## PROBLEMS:
(a) From the article on the 2007 Abierto Mexicano Telcel, return the passage that begins at the words "The 2007 Abierto" and stops after the words "and Carlos Moyá.", copied word for word.
(b) Using the article on the 2007 Abierto Mexicano Telcel, decide whether each statement below agrees with it, answering yes or no and quoting the words that settle it.
(i) The tournament was played on outdoor hard courts.
(ii) The men's and women's events were held at the same venue.
(iii) The women's event belonged to the Tier II Series of the 2007 WTA Tour.

## READING PASSAGE:
----------

- Date: February 26 – March 3
- Edition: 14th (men) / 7th (women)
- Surface: Clay / Outdoor
- Location: Acapulco, Mexico

Champions

Men's singles
- Juan Ignacio Chela

Women's singles
- Émilie Loit

Men's doubles
- Potito Starace / Martín Vassallo Argüello

Women's doubles
- Lourdes Domínguez Lino / Arantxa Parra Santonja
- ← 2006 · Mexican Open · 2008 →

= 2007 Abierto Mexicano Telcel =

The 2007 Abierto Mexicano Telcel was a tennis tournament played on outdoor clay courts. It was the 14th edition of the men's tournament (7th for the women) of the Abierto Mexicano Telcel, and was part of the International Series Gold of the 2007 ATP Tour, and of the Tier III Series of the 2007 WTA Tour. Both the men's and the women's events took place at the Fairmont Acapulco Princess in Acapulco, Mexico, from February 26 through March 3, 2007.

The men's draw was led by former World No. 1, Cincinnati Masters and Costa do Sauípe runner-up Juan Carlos Ferrero, Kitzbühel titlist and Auckland semifinalist Agustín Calleri, and Buenos Aires semifinalist Nicolás Almagro. Other seeded players were defending finalist and Costa do Sauípe semifinalist, Juan Ignacio Chela, Stuttgart doubles winner Gastón Gaudio, Nicolás Massú, José Acasuso and Carlos Moyá.

----------

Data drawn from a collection
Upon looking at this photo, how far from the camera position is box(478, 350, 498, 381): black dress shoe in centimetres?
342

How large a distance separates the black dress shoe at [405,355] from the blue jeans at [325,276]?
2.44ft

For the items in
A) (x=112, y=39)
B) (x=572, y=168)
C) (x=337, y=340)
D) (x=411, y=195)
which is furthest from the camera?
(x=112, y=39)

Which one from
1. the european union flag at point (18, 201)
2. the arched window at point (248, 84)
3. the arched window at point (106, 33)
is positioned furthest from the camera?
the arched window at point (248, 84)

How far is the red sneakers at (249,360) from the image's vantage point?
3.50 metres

----------

## ANSWERS TO THE EXERCISE:
(a)
The 2007 Abierto Mexicano Telcel was a tennis tournament played on outdoor clay courts. It was the 14th edition of the men's tournament (7th for the women) of the Abierto Mexicano Telcel, and was part of the International Series Gold of the 2007 ATP Tour, and of the Tier III Series of the 2007 WTA Tour. Both the men's and the women's events took place at the Fairmont Acapulco Princess in Acapulco, Mexico, from February 26 through March 3, 2007.

The men's draw was led by former World No. 1, Cincinnati Masters and Costa do Sauípe runner-up Juan Carlos Ferrero, Kitzbühel titlist and Auckland semifinalist Agustín Calleri, and Buenos Aires semifinalist Nicolás Almagro. Other seeded players were defending finalist and Costa do Sauípe semifinalist, Juan Ignacio Chela, Stuttgart doubles winner Gastón Gaudio, Nicolás Massú, José Acasuso and Carlos Moyá.

(b)
(i) No: "played on outdoor clay courts."
(ii) Yes: "Both the men's and the women's events took place at the Fairmont Acapulco Princess in Acapulco, Mexico."
(iii) No: "and of the Tier III Series of the 2007 WTA Tour."